Und während Japan derweil weiter im geldpolitischen Delirium steckt, liegt auf der anderen Seite des japanischen Meeres schon ein bisschen der Geruch des geldpolitischen Kontrollverlustes in der Luft. Die chinesische Notenbank kündigte Maßnahmen an, um den geldpolitischen Transmissionsmechanismus vor allem durch die Ausgabe ewiger Anleihen durch lokale Banken zu intensivieren. Primärbanken können diese Anleihen als Pfand für Repogeschäfte nutzen. Gleichzeitig sollen Versicherungen leichter in diese Anleihen investieren können. Insgesamt könnte es zu einem Risikotransfer auf die chinesische Notenbank als Backstop und damit sowohl zu einer deutlichen Erhöhung der Marktliquidität für diese ,,perpetual bonds‘‘ als auch zu einer Ausweitung des Kreditangebots kommen.
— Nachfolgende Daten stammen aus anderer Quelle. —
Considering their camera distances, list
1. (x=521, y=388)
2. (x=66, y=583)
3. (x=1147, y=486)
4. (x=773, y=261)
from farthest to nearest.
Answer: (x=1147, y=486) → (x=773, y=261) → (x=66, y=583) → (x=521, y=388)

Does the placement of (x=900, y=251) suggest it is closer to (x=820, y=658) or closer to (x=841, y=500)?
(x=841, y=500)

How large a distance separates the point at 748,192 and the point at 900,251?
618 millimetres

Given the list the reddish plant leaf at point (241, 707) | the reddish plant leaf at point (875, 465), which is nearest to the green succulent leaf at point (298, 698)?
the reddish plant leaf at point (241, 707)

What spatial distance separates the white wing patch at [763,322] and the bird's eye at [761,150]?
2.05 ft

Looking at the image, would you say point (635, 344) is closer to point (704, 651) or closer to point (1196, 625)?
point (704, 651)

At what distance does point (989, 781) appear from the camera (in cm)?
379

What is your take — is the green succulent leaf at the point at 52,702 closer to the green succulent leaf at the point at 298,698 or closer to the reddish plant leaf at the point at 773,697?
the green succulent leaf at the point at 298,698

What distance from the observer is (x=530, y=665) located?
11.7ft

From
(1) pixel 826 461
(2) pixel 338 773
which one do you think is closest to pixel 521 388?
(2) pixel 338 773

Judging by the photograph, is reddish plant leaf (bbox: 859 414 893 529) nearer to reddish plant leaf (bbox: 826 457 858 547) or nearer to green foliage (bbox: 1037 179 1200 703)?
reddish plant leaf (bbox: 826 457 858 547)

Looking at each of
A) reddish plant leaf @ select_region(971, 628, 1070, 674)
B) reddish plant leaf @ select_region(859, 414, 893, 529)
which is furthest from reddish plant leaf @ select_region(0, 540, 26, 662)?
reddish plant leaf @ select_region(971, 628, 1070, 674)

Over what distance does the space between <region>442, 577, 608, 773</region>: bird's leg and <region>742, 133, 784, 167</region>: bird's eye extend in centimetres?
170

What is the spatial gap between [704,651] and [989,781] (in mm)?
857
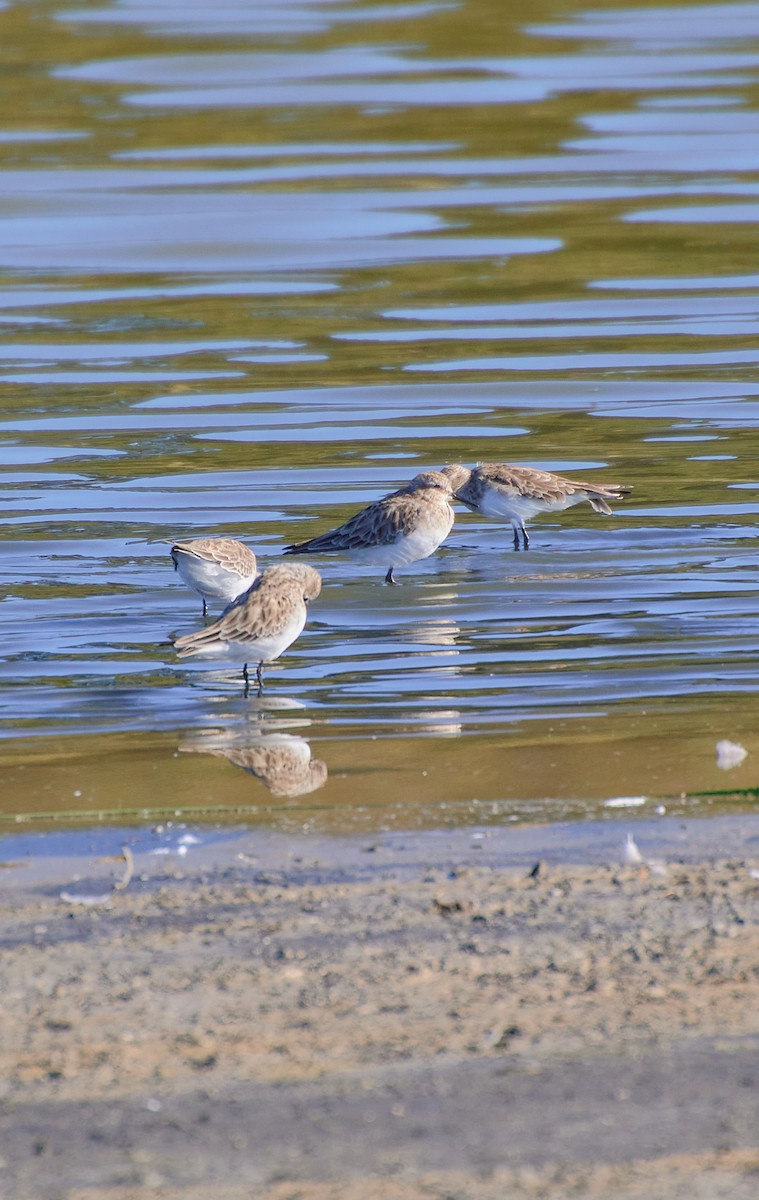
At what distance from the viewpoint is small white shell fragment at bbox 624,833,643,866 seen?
579cm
Wie nachhaltig diese Liquiditätsspritze ist, und welche Nebenwirkungen dieser Risikotransfer für die Investmentqualität des finanzierten Wachstums und die Bilanzqualität der Banken haben wird, bleibt abzuwarten.

 

Fazit: Für die Richtung der Liquiditätsflüsse von institutionellen Anlegern ist neben der Zinsdifferenz auch deren Vertrauen in die Notenbank von Bedeutung. Die Anzeichen einer aufziehenden Rezession zu ignorieren lässt diese nicht verschwinden. Die Notenbanken haben ihren großen Anteil an der globalen Kreditsättigung und durch die Zinssenkungen und umfangreiche Bonitätsleihe dem Wachstum eine unverhoffte Ehrenrunde verschafft. Da aber Kredite durch noch mehr Kredite vor allem bei struktureller Wachstumsschwäche mit geringerer Wahrscheinlichkeit getilgt werden, dürften die Markteingriffe der Notenbanken nicht nur irgendwann zu einem peitschenartigen Zinseffekt führen, sondern dann auch deren Eigenkapital pulverisieren. Die Absicht, die natürlichen Folgen des Wachstumszyklus zu unterdrücken führt nur zur Erhöhung der Schlussrechnung. Vertrauen geht anders!